Among the details prosecutors included in a court filing in their case against shamed former Speaker of the House, Dennis Hastert, was a La-Z-Boy type reclining chair they say he placed in the boy's shower room while coaching teens at an Illinois high school.
After the court filings were made public on Friday, comedian Andy Richter--who attended the school where Hastert worked before gaining political fame--revealed he remembers the chair well.
"I went to Yorkville HS '80-'84 & I remember this chair. Purportedly 'to keep boys from fighting,'" Richter, best known as Conan O'Brien's late night comedy sidekick, posted to Twitter on Friday.
Hastert, now 74, was once a teacher and a wrestling coach at Yorkville High School outside Chicago before a successful run for state legislature started a career that ultimately placed him second in the line of succession to the presidency.
But years after he left office in 2007, Hastert's political legacy turned sour.
In October, Hastert pleaded guilty to one count of illegally structuring bank withdrawals. In Friday's new court filing, prosecutors detail for the first time how the fraud was part of a scheme to pay off one of his at least four alleged victims of sexual abuse.
The filing also details alleged incidents in which prosecutors say Hastert molested boys with whom he worked as Yorkville's wrestling coach.
Prosecutors say they learned of the La-Z-Boy chair from a victim identified in the filing as Individual D.
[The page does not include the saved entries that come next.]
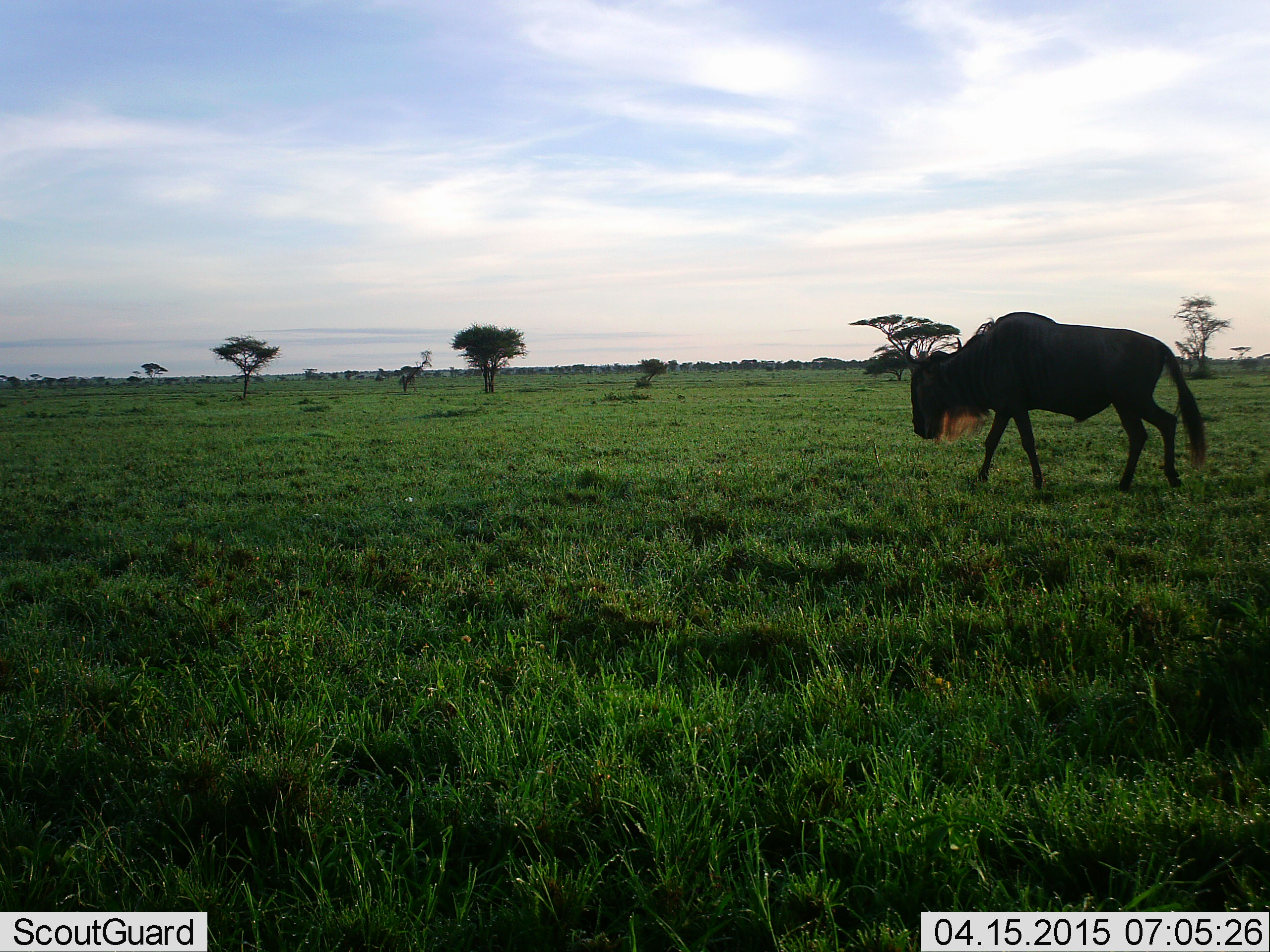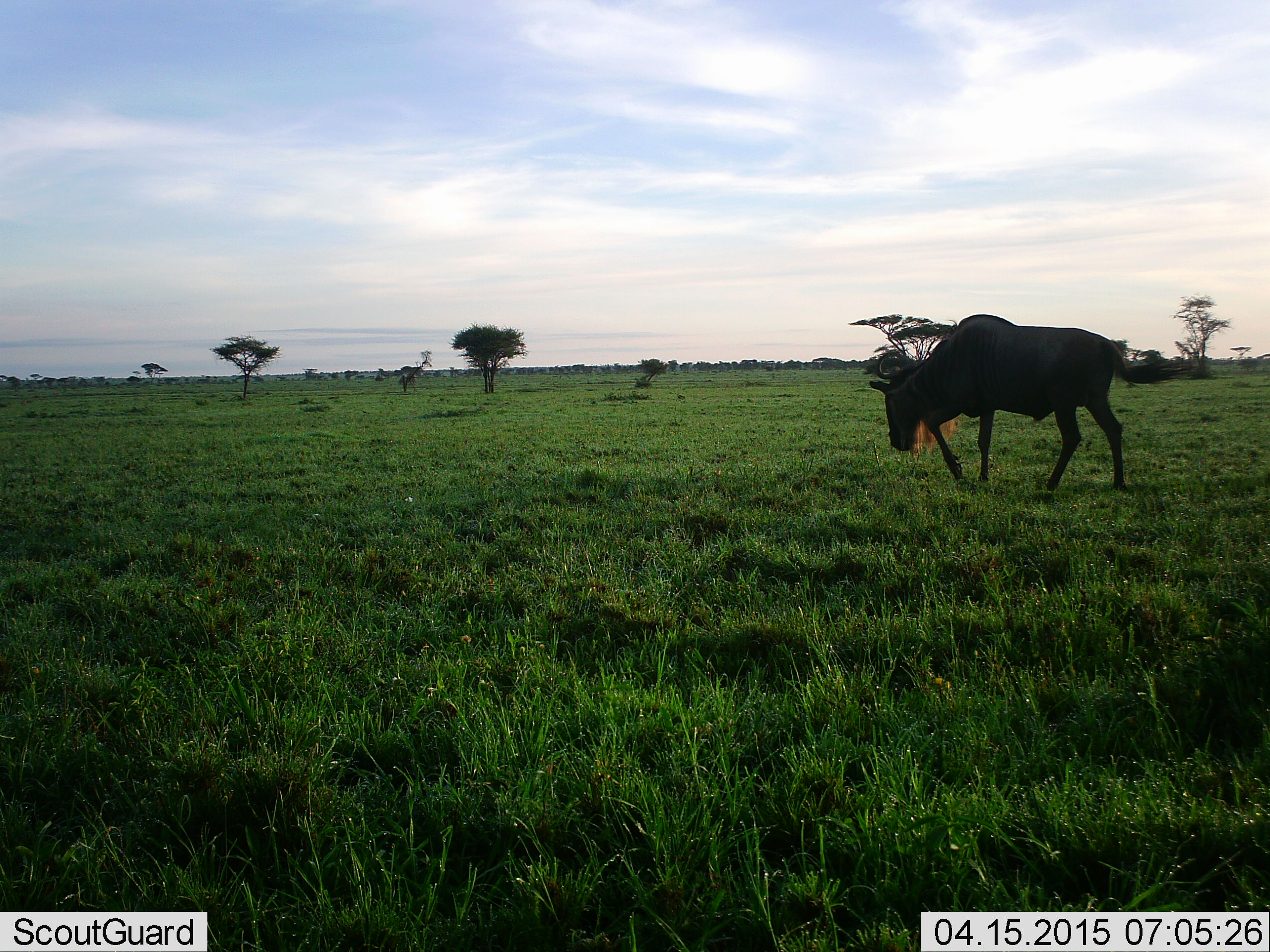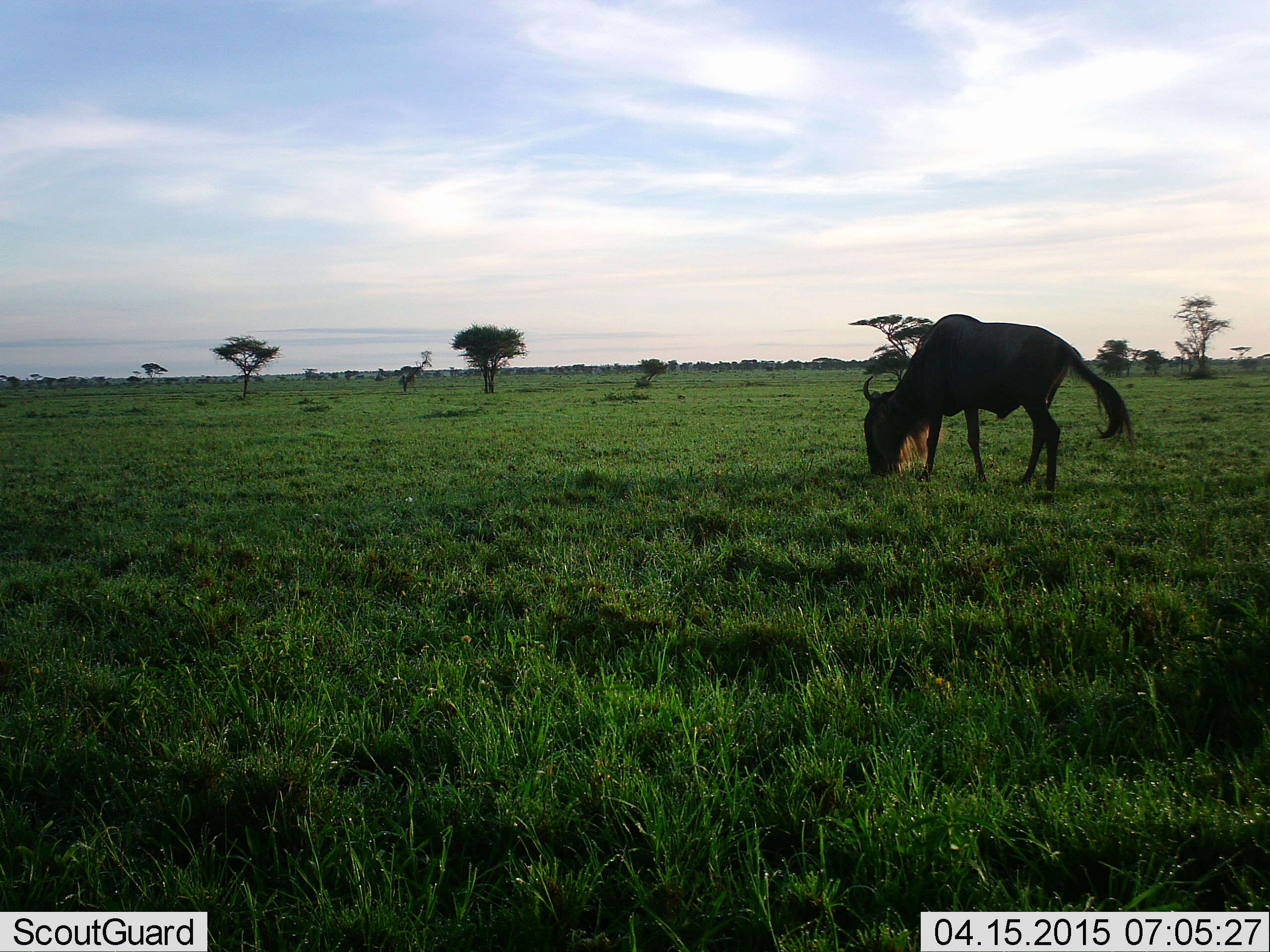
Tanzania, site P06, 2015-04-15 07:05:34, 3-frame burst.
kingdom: Animalia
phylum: Chordata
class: Mammalia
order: Artiodactyla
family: Bovidae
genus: Connochaetes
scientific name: Connochaetes taurinus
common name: blue wildebeest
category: wildebeest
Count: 1.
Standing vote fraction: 0%.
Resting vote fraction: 0%.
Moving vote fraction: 70%.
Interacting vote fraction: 0%.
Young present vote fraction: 0%.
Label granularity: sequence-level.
"Individual D recalled that defendent put a 'Lazyboy'-type chair in direct view of the shower stalls in the locker room where he sat while the boys showered," the filing reads.
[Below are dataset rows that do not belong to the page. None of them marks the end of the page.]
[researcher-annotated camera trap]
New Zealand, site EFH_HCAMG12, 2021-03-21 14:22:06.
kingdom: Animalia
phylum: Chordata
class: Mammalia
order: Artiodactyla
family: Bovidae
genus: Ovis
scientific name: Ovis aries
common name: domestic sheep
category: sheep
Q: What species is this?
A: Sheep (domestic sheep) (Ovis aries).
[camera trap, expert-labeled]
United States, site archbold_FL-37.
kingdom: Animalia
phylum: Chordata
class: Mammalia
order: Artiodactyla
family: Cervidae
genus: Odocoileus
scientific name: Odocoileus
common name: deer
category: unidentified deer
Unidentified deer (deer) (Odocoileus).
The statute of limitations has expired on the at least four alleged sex abuse incidents. However, prosecutors included the alleged misdeeds in their pre-sentencing memo ahead of Hastert's scheduled sentencing later this month.
"While defendant achieved great success, reaping all the benefits that went with it, these boys struggled, and all are still struggling now with what defendant did to them. Some have managed better than others, but all of them carry the scars defendant inflicted upon them," the filing says.
As for Richter's experience, he said it's all in the past and made no mention of Hastert himself.
"I haven't thought of it in 30 yrs," Richter wrote in subsequent posts. "tbh, I don't find it's upsetting me now. I'm just so struck by how easy it was to do that. Nobody questioned it."
Hastert's sentencing on the bank fraud conviction is scheduled for April 27. He faces up to six months in prison.